Son años de formación en los que la reina María se descubre como una mujer inteligente y con un gran sentido del estado. Los exiliados portugueses en Inglaterra pronto la convierten en un símbolo de su lucha y en toda Europa se habla de ella con admiración y respeto. En 1834 y gracias a la ayuda de su padre – en lo que en la Historia de Portugal se conoce como las Guerras Liberales -, María logra que su tío abdique y de ese modo convertirse de nuevo en Reina de facto de la nación lusa. Don Miguel, conocido en aquel tiempo como “El usurpador”, es expulsado de Portugal con la amenaza de que en caso de regresar sería ejecutado. Su destino fue primero Inglaterra y, más tarde, España.

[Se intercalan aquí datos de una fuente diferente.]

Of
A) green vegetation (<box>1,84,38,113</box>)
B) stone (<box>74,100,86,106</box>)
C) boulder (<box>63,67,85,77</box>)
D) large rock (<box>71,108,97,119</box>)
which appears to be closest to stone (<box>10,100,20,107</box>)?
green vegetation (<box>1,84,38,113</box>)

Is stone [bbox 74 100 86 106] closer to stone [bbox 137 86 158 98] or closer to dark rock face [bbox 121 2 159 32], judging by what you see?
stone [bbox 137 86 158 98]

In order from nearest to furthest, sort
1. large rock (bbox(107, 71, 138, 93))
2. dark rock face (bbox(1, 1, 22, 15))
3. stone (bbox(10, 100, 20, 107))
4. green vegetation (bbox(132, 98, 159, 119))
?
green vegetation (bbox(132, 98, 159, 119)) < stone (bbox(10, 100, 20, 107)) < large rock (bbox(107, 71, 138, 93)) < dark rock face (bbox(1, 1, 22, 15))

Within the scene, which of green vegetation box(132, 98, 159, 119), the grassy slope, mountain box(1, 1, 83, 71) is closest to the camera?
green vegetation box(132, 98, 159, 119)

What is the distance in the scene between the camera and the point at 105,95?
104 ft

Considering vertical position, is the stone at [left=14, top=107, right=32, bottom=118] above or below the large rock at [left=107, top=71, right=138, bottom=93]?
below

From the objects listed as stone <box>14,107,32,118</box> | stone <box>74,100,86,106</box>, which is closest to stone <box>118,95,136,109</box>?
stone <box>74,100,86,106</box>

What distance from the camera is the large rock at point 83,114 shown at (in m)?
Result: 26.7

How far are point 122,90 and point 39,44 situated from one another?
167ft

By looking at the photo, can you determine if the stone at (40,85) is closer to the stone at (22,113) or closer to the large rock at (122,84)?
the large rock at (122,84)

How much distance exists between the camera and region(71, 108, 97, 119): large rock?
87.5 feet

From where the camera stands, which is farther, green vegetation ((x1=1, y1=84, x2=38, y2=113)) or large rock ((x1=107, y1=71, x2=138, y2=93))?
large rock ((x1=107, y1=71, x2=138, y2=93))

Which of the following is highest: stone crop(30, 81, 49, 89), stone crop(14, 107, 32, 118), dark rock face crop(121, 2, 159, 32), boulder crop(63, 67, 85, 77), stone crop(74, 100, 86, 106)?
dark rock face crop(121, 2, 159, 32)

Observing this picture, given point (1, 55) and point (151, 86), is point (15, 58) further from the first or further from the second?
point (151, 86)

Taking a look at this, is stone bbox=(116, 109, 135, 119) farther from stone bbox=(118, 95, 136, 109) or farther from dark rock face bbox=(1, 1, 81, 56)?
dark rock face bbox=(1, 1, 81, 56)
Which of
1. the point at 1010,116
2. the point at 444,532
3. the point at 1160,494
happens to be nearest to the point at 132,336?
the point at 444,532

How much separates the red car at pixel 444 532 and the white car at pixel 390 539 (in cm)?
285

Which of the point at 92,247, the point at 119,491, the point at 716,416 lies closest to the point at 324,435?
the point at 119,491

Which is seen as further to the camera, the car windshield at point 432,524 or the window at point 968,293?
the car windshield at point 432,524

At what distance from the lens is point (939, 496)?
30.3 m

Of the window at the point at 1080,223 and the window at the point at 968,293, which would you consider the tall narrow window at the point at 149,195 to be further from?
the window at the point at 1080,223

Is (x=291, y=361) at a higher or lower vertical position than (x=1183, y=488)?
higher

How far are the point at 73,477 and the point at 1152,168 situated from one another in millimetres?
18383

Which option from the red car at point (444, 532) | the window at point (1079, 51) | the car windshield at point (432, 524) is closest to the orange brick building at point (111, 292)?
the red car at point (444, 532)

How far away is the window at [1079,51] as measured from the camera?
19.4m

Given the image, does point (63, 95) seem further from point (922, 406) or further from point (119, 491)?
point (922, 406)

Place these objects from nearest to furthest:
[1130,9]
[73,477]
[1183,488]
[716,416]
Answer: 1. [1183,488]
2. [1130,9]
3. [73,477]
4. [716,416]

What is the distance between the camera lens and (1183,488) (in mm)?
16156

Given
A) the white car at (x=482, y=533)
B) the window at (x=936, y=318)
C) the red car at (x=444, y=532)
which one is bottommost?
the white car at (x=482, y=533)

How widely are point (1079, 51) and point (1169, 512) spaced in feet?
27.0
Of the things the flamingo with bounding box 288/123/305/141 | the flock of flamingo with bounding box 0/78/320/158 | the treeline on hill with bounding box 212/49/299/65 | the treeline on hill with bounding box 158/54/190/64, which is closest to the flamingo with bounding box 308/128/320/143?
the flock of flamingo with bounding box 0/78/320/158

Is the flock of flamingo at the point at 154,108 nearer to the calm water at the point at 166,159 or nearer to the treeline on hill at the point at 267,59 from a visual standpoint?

Una vez coronada Doña María, se habría el debate de la sucesión. Habida cuenta de que el conflicto bélico acababa de terminar, en la Corte se consideraba de vital importancia que la Reina casara con premura y que lo antes posible diera al Reino un heredero que pusiera fin a posibles disputas dinásticas. El elegido sería Augusto de Beauharnais (1810-1835), Duque de Leuchtenberg y Príncipe de Eichstätt. Pese a haber nacido en Italia, era don Augusto de origen tanto germánico – su abuelo no había sido otro que Maximiliano I de Baviera (1756-182), como francés. Su pedigrí era indiscutible – de hecho, había sido uno de los candidatos a ocupar el trono de Bélgica -, así como imponente su porte – era uno de los aristócratas más atractivos de la época. De nuevo, la Reina aceptó en todo caso una imposición política, una vez que ella hubiera preferido contraer matrimonio con el Duque de Nemours (1814-1896), hijo del futuro Rey de los franceses, Luis Felipe I (1773-1850) y del que se rumoreaba estaba perdidamente enamorada. El matrimonio se celebró el 26 de enero de 1835. Sin embargo, don Augusto moría de manera fulminante apenas dos meses después del enlace a causa de una angina de pecho. La conmoción en el país fue total. La Reina se convertía así en viuda.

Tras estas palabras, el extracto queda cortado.